If true, treat all uploaded files as though they are binary (do not advertise as ASCII in the Attributes packet). Default: true.

jermit.zmodem.escapeControlChars

If true, escape control characters. This will make file transfers slower but may be necessary for Zmodem to work at all over the link. Default: false.

jermit.zmodem.download.issueZChallenge

If true, issue a ZCHALLENGE at the beginning of a download session. ZCHALLENGE was meant to improve security but some Zmodem senders do not support it. Its security benefits are dubious. Default: false.

jermit.zmodem.useCrc32

If true, use a 32-bit CRC. Default: true.

Known Issues / Arbitrary Decisions

Some arbitrary design decisions had to be made when either the obviously expected behavior did not happen or when a specification was ambiguous. This section describes such issues.
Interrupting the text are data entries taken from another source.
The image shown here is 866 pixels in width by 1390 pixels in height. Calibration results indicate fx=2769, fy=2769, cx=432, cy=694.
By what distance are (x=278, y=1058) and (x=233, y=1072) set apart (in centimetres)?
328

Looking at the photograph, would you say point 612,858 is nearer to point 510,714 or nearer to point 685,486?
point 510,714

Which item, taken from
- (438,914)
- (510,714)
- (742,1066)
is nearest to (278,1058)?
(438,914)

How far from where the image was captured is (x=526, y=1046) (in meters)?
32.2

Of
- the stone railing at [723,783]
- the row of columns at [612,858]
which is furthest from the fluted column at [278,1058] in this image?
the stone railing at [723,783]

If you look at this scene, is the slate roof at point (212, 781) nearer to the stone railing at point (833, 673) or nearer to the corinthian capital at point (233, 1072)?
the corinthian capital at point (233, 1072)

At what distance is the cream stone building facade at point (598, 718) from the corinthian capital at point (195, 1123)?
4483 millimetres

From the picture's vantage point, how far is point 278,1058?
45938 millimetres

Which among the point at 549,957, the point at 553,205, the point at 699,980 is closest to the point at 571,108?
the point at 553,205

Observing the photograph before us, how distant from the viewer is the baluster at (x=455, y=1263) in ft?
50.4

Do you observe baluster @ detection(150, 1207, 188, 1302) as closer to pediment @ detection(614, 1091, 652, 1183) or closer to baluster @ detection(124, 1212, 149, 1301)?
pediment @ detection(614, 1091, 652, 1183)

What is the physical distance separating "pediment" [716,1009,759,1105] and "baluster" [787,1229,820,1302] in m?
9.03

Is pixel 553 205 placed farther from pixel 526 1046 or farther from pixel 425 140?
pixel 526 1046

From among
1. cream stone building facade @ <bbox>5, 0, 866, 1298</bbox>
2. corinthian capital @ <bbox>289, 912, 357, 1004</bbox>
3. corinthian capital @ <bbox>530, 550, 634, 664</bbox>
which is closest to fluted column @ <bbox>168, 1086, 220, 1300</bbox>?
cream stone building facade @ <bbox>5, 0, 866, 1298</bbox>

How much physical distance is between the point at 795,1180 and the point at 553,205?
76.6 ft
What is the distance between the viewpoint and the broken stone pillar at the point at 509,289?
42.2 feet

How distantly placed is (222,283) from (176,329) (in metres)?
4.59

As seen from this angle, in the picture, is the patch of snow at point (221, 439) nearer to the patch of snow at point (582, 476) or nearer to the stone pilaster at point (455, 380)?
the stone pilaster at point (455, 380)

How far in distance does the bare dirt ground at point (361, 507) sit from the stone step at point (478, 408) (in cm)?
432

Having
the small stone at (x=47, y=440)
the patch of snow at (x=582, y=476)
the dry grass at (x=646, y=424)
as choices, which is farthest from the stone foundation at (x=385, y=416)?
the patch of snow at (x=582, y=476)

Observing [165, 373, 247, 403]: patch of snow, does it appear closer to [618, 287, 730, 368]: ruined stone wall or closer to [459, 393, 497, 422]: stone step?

  • See docs/protocols.md for general discussion of supported protocols.

  • Kermit defaults to streaming enabled. This is fast and appropriate for TCP links. However, it will fail on unreliable links. Pass -Djermit.kermit.streaming=false to the JVM for those cases.

Roadmap

Many tasks remain before calling this version 1.0. See docs/TODO.md for the complete list of tasks.

See Also

These protocols are very loosely based on those developed for the Qodem terminal emulator, taking advantage of the testing performed for that project. Qodem's other offshoot is a VT100/xterm-like Java terminal in the Jexer jexer.tterminal.ECMA48 class: combining Jermit and Jexer one could rather quickly put together a terminal emulator that could both pass vttest and transfer files.